Зная, что в Москве я занимаюсь исследованием творчества Белого, друзья — например, Н. В. Котрелев — посоветовали мне обязательно познакомиться с Сашей Лавровым, которого они сами узнали во время его частых наездов в московские архивы. Имя А. В. Лаврова мне уже было хорошо известно. Я с восторгом читал его публикации, часто совместные с С. С. Гречишкиным, постоянным его соавтором в те годы — такие, например, как письма Белого Федору Сологубу (1974), переписка Белого и В. Я. Брюсова в 85-м томе «Литературного наследства» (1976), а также их пионерское, ставшее теперь классическим исследование «Биографические источники романа Брюсова „Огненный Ангел“» (1978). А также статьи Лаврова «Андрей Белый и Григорий Сковорода» (1975), «Андрей Белый и Кристиан Моргенштерн», блестящее (иначе не скажешь) «Мифотворчество „аргонавтов“» (1978) и фундаментальный обзор «Рукописный архив Андрея Белого в Пушкинском Доме» (1980), — называю лишь некоторые из его ранних работ, образцов безупречной филологической школы. Исчерпывающее владение литературными и архивными источниками, энциклопедические познания — причем без тени педантизма, слишком обычного в научных статьях, неизменная щедрость по отношению к коллегам, как русским, так и западным, — вот принципы, лежащие в основе этих работ, выполненных в лучших традициях научного исследования. В их изысканном стиле не было ни малейшего привкуса тех примитивных марксистско-ленинских «подходов» и жаргона, которые уродовали работы советских авторов. (У него были хорошие учителя — Д. Е. Максимов, М. П. Алексеев и Л. Я. Гинзбург, которые, так же как и он, жили и мыслили своими, а не «их» мыслями и ценностями). Можно было только предполагать (позже я узнал точно), как трудно — а иногда и опасно — было протаскивать такие бескомпромиссно честные тексты («буржуазный объективизм»!) через те преграды, которые ставили тупоумные начальники. Вся эта серость, которая мертвых считала живыми, а живых мертвыми, все еще стояла на пути тех, кто стремился раскрыть потрясающее многообразие культуры, на протяжении нескольких поколений этими самыми начальниками уничтожавшейся или по крайней мере скрытой за провербиальными семью печатями. Их мертвящей власти над русской культурой скоро пришел конец, но кто из нас в то время мог на это надеяться?

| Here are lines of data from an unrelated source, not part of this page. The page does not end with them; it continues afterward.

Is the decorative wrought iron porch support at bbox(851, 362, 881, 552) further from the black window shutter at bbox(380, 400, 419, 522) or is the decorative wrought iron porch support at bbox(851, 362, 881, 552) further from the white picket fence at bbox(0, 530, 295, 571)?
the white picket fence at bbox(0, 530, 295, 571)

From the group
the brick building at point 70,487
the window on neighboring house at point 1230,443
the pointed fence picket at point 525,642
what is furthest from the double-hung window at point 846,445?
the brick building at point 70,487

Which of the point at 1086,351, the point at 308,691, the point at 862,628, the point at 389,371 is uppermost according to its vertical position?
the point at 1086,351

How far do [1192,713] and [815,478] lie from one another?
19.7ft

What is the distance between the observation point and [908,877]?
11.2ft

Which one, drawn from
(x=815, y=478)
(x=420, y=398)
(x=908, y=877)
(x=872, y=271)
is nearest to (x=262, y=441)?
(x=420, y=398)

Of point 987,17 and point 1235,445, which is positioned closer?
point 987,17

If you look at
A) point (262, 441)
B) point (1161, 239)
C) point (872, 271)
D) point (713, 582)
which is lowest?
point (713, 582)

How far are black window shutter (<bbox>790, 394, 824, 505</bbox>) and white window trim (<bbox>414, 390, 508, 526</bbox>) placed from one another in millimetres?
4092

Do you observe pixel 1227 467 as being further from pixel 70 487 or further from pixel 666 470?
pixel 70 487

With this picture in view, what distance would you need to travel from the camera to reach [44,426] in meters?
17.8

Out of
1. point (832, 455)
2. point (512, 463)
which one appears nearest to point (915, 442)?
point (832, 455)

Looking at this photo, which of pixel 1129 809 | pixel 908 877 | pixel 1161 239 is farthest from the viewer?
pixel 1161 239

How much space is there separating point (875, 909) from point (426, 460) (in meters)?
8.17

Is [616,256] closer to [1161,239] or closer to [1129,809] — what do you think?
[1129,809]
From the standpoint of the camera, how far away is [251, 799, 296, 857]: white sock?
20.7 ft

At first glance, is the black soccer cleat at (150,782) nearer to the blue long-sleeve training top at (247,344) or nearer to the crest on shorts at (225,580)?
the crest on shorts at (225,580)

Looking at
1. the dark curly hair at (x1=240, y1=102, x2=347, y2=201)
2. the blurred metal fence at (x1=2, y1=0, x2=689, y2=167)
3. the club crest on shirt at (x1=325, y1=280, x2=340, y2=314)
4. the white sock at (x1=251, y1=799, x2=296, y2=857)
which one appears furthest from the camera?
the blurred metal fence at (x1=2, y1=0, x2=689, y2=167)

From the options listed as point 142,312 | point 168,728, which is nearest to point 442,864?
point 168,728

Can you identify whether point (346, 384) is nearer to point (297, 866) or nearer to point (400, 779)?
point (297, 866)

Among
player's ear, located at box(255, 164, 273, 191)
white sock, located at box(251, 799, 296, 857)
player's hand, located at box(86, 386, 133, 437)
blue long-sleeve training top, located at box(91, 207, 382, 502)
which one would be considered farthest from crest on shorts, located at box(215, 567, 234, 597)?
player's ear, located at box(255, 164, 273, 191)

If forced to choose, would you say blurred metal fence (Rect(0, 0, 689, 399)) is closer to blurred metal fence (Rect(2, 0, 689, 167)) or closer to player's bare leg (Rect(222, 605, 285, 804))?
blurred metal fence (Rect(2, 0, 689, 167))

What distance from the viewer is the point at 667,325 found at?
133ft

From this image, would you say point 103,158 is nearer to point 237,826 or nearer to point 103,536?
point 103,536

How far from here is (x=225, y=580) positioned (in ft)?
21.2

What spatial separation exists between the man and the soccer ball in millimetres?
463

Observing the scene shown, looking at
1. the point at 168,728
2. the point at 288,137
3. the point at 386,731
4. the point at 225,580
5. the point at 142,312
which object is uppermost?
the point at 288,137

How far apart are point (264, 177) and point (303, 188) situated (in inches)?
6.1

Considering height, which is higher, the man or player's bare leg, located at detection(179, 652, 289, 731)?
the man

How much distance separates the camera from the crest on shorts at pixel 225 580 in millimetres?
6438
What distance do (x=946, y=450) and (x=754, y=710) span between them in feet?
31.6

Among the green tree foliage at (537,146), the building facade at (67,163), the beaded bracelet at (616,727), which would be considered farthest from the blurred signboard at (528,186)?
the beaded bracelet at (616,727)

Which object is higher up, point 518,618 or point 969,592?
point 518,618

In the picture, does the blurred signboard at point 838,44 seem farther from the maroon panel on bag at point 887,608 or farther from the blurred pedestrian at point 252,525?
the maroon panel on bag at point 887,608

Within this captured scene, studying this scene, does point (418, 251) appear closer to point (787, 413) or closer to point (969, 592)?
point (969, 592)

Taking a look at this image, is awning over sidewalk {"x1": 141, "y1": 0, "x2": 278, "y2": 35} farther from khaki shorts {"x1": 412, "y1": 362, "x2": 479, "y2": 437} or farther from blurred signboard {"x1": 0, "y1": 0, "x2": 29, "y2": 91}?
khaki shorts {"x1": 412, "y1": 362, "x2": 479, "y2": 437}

С Лавровым я уже был знаком заочно через любезное посредничество Джона Элсворта. В середине 1970-х, готовя примечания к английскому переводу «Петербурга» Белого (совм. с Робертом Магваером), я искал ответы на ряд вопросов, связанных с реалиями города. Джон, рассказавший мне, что Лавров и Гречишкин как раз работают над комментарием к новому изданию романа (1981), предложил адресовать мои вопросы Лаврову, который, по его словам, знает Петербург лучше, чем кто-либо другой. Он согласился передать мое письмо, поскольку прибегать к услугам почты смысла не имело: отправлять письма по почте я перестал в 1970-х, когда понял, что все они попадают не тем, кому адресованы, а другим читателям, из известного дома на Литейном… (Как Саша надписал мне один сборник своих статей: «Написанное в основном когда мы пребывали по разные стороны „железного занавеса“».) Прошло немного времени, и Джон передал мне письмо от Лаврова, в котором тот пункт за пунктом ответил на все мои вопросы.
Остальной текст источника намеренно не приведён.